→ WHAT IS BEING ASKED
Find the line that contains "How far is the round". Repeat that line and all lines following it, exactly, through the end of the listing below.

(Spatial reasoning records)
▬▬▬
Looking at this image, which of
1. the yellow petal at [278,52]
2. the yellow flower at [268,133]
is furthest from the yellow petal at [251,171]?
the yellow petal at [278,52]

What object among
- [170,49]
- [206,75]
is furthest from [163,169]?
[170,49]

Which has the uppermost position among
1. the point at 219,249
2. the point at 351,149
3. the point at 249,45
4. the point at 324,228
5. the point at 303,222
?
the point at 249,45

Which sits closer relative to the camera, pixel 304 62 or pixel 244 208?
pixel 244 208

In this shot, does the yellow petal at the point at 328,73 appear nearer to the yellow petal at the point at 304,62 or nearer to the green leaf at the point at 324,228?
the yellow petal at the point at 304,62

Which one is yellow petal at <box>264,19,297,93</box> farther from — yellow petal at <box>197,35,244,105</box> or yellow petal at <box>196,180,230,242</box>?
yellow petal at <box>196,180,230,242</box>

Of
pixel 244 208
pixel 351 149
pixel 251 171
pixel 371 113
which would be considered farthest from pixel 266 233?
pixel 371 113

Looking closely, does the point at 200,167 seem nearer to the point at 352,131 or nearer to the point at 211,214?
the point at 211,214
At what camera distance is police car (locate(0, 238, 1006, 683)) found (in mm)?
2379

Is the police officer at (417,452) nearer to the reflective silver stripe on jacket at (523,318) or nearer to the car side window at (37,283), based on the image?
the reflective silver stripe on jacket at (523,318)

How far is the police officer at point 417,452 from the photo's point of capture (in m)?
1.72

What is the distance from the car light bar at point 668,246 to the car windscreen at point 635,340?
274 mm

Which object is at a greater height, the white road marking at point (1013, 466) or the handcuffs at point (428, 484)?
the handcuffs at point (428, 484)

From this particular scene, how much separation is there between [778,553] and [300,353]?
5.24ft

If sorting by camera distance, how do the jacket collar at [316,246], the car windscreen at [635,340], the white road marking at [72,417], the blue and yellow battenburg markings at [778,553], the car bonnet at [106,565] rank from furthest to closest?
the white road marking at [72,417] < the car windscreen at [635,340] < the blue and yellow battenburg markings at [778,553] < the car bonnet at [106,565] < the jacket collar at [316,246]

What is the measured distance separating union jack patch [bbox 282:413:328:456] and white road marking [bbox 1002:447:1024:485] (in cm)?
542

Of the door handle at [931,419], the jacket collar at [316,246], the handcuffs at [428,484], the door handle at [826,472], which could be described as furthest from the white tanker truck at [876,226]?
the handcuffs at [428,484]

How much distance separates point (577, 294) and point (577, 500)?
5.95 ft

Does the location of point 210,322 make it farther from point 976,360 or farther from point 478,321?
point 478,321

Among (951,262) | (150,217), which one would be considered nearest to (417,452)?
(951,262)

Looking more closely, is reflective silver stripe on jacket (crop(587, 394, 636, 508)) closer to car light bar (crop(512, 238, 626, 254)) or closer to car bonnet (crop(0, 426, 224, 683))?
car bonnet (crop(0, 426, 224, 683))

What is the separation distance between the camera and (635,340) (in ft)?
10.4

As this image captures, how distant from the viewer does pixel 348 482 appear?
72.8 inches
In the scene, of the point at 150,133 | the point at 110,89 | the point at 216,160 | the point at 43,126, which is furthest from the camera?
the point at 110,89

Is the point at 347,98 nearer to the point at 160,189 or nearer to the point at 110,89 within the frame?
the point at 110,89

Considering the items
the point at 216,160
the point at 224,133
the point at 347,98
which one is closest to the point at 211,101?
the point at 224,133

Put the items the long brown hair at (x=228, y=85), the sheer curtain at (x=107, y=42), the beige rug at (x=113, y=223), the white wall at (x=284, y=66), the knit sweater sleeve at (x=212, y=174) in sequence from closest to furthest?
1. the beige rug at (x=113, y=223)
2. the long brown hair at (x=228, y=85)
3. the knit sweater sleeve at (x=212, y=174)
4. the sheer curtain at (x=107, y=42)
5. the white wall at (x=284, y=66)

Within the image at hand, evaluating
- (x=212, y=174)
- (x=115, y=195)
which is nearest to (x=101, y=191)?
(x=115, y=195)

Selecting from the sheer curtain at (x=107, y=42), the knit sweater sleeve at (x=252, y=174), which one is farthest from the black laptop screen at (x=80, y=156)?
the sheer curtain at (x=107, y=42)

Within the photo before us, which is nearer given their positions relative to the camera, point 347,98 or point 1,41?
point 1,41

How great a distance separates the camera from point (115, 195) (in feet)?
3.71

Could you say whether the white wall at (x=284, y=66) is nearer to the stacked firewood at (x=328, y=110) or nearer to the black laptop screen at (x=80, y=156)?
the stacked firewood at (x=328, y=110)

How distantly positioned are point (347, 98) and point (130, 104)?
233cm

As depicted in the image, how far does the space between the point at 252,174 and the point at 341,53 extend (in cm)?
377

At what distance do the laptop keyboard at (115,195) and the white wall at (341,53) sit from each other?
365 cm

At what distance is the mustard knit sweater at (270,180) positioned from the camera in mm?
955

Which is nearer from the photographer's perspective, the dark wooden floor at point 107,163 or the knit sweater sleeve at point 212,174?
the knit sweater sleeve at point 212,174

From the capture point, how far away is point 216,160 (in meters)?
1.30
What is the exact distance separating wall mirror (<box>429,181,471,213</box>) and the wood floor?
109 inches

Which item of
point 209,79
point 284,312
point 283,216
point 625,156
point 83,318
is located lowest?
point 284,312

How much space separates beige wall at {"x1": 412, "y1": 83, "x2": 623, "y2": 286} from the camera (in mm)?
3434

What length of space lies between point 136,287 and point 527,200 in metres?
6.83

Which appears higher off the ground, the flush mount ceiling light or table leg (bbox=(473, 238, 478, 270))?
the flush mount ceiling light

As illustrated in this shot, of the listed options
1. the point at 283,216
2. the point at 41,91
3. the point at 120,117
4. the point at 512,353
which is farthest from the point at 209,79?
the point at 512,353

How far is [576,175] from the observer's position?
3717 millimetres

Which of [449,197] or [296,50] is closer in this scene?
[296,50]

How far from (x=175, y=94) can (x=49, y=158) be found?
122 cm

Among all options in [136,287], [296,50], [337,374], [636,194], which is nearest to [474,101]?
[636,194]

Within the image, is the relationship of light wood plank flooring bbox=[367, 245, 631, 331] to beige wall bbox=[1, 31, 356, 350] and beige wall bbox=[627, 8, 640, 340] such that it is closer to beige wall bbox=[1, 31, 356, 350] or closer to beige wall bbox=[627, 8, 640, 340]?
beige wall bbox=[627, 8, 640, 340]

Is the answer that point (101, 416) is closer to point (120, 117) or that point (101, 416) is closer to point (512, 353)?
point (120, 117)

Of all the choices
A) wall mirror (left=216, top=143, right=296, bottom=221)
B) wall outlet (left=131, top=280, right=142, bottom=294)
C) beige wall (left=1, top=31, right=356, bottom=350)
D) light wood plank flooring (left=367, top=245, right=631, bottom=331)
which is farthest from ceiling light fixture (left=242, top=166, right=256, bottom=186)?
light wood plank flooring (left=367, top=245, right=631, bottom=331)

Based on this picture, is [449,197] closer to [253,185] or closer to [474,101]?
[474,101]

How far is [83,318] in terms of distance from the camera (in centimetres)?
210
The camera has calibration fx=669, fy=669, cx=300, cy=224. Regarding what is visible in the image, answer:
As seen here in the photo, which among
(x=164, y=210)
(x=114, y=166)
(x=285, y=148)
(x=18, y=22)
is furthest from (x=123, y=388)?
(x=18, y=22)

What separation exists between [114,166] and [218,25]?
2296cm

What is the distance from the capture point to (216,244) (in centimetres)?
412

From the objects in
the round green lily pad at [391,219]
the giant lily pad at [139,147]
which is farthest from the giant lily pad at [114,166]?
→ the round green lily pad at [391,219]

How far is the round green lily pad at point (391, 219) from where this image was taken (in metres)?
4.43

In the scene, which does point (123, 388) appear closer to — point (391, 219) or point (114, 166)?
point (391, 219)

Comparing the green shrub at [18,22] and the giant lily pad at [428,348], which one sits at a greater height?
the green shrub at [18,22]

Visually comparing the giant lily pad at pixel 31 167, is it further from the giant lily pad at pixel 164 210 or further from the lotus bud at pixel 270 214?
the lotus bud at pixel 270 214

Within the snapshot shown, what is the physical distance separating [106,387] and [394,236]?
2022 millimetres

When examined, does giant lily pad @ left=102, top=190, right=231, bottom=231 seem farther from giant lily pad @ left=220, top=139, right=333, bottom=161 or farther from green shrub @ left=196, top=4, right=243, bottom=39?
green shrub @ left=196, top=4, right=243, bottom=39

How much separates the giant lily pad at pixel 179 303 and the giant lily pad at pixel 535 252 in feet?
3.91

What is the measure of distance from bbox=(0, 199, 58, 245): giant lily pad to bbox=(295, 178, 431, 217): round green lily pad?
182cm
▬▬▬
→ CORRECT RESPONSE
How far is the round green lily pad at point (391, 219) from where this image was taken (in metres)?
4.43

In the scene, which does point (123, 388) appear closer to — point (391, 219) or point (114, 166)?
point (391, 219)

Comparing the green shrub at [18,22] and the giant lily pad at [428,348], which one sits at a greater height?
the green shrub at [18,22]

Visually comparing the giant lily pad at pixel 31 167, is it further from the giant lily pad at pixel 164 210 or further from the lotus bud at pixel 270 214?
the lotus bud at pixel 270 214

Within the snapshot shown, what is the physical distance separating [106,387] and [394,236]?
2022 millimetres

When examined, does giant lily pad @ left=102, top=190, right=231, bottom=231 seem farther from giant lily pad @ left=220, top=139, right=333, bottom=161 or farther from green shrub @ left=196, top=4, right=243, bottom=39?
green shrub @ left=196, top=4, right=243, bottom=39

How much separates the giant lily pad at pixel 179 303 and the giant lily pad at pixel 535 252 in feet?
3.91

What is the measure of distance from bbox=(0, 199, 58, 245): giant lily pad to bbox=(295, 178, 431, 217): round green lily pad?
182cm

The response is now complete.